On 17 August 2020, while the COVID-19 pandemic was raging, Indonesia celebrated less joyfully than planned the 75th anniversary of its independence. With more than 270 million people, it is the fourth most populated country in the world. It is also at the crossroads of the Indo-Pacific region where it occupies a uniquely strategic position. On the political front, it is the third largest democracy on earth and one of the few in the Muslim world to which it belongs, also counting the highest number of believers. At the economic level, well endowed with natural resources, it is one of the major emerging countries, with a rather good development record since the early 1970s, a member of the G20, and will possibly be the fourth or fifth biggest economy in the world by 2045, at which time it will be celebrating its centenary. In spite of all that, Indonesia remains certainly the most unknown and ignored among major nations. This article is a summary of a French-language book whose title can translate as “Indonesia: Garuda’s turbulent take-off”.1 https://books.openedition.org/iheid/7876 It aims to fill part of a knowledge gap about this country, particularly marked in the French literature. Its main objective is to retrace the history of the archipelago’s economic, social and political development.

Ambitious objective

In the introduction, some methodological clarifications are followed by a short presentation of Indonesia’s favourable situation at the beginning of 2020. After a first chapter to set the geographical and the pre-colonial scene, followed by a second on the heavy heritage of 350 years of Dutch colonial domination, it focuses on the post independence period with a different chapter devoted to each of the five major phases one can distinguish since 1950: the troubled Sukarno years of political instability and economic decline (1950-1966); the New Order authoritarian era of economic development and political repression under Suharto’s dictatorship (1966-1998); the chaotic but decisive transition to democracy known as Reformasi (1998-2004); the decade of economic stability and democratic stagnation during which Soesilo Bambang Yudhoyono was president (2004-2014); and the six years that have elapsed since Joko Widodo was elected in 2014 and re-elected in 2019 to the presidency, where clear signs of democratic regression have started to accumulate amidst a positive economic situation until early 2020. The book ends with an epilogue showing how this favourable situation has turned to a deep economic and social crisis due to the irruption of the COVID-19 pandemic, which was managed inefficiently, as well as the consequences it had on the acceleration of democratic regression. However, it is preceded by a conclusion drawing the lessons from the Indonesian development process and stressing the possible links one can establish with the phases of dictatorship or democracy the country has known, including a brief comparison with the four other co-founding ASEAN members, Thailand, Malaysia, Singapore and the Philippines.

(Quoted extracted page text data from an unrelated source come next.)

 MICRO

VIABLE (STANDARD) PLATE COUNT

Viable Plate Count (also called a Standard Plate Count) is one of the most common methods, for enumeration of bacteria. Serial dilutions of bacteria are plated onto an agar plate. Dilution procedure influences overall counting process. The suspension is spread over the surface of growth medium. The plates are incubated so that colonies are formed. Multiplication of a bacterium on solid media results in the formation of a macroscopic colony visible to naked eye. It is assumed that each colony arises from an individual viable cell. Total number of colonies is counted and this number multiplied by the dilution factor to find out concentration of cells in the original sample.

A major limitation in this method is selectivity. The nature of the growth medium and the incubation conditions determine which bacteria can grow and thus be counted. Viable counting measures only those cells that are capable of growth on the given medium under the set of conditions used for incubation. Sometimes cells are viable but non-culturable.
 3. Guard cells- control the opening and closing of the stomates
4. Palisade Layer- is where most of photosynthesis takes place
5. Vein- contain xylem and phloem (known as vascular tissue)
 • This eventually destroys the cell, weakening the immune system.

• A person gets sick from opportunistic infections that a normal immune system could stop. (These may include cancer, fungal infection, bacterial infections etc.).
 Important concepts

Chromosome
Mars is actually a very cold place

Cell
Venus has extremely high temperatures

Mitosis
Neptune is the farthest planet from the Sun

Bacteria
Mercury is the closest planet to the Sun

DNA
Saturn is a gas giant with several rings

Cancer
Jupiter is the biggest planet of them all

However, the book also has a second, wider and more ambitious objective: to allow the reader, through what is considered as the emblematic case of Indonesia, to better understand the dynamics of development, this global process of change resulting in a nation’s economic, social, political and cultural transformation. The emblematic nature of the case study is not only linked to the fact that Indonesia started from a very low level of development and has reached a certain degree of success in this domain, but also to the complex and ambiguous relation that this process has entertained with dictatorship and democracy, the two political regimes between which the country has wavered since independence. As a matter of fact, this analysis of the relation in ‘3D’ between development, dictatorship and democracy constitutes the connecting thread of the book, with the ambition to clarify the following haunting question: which of the two political regimes has been more efficient in terms of economic and social development?

Sukarno: polarisation and recession

After independence, proclaimed in 1945, and the four following years of a devastating national liberation war against the colonial power, Indonesia went through two very different political experiences under the presidency of Sukarno from 1950 to 1966: the first was rather democratic and the second clearly more authoritarian. Neither of these two experiences put the country on the path of sustained economic and social development. Until 1959, in spite of the huge difficulties met from the start – resulting from the burden of colonial heritage, the iniquitous conditions for decolonisation imposed by the Dutch and the very poor state of the economy – the country seemed able to engage in a promising developmental process. However, the political instability inherent in the commendable but probably premature attempt to establish a regime of western-inspired parliamentarian liberal democracy, ill-adapted to traditional Indonesian political culture, proved to be a major obstacle. Moreover, the difficulty to forge national unity and the various regional rebellions during the 1950’s in different parts of the archipelago monopolised all the energy and derailed this developmental process. In the end, parliamentary democracy resulted in a serious development failure.

Cover of Indonésie: l'envol mouvementé du Garuda by Jean-Luc Maurer.

 

Thereafter, in 1959 Sukarno imposed his system of Guided Democracy, a presidential regime that was increasingly authoritarian and incompetent, giving priority to foreign policy objectives of national sovereignty claims and struggle against neo-colonialism and imperialism, but neglecting economic fundamentals. The economy became a victim of economic nationalism, nonsensical planning and inept strategic choices guided by ideology and ignorance and reflecting the lack of concern by the president for such issues. This policy drove the country towards economic recession and resulted in a serious deterioration of living conditions for the population. To sum up, the first fifteen years of independence ended up in a severe developmental fiasco. In 1965, economic growth was close to zero, inflation was over 600%, around 70% of the population lived in poverty and hunger was common, with a rice deficit of 1 million tons. The degradation of the economic and social situation was accompanied by the rise of political antagonism between the Indonesian Communist Party, who supported Sukarno’s policy, and the majority of the army’s US-trained higher officers, allied to Islamic conservative circles, who were opposed to it. This growing polarisation blew up at the end of September 1965 when Indonesia was precipitated into a terrible episode of violence that resulted in the slaughter of at least half a million people, one of the worst and still unexplained and unpunished mass killings of the second half of the 20th Century.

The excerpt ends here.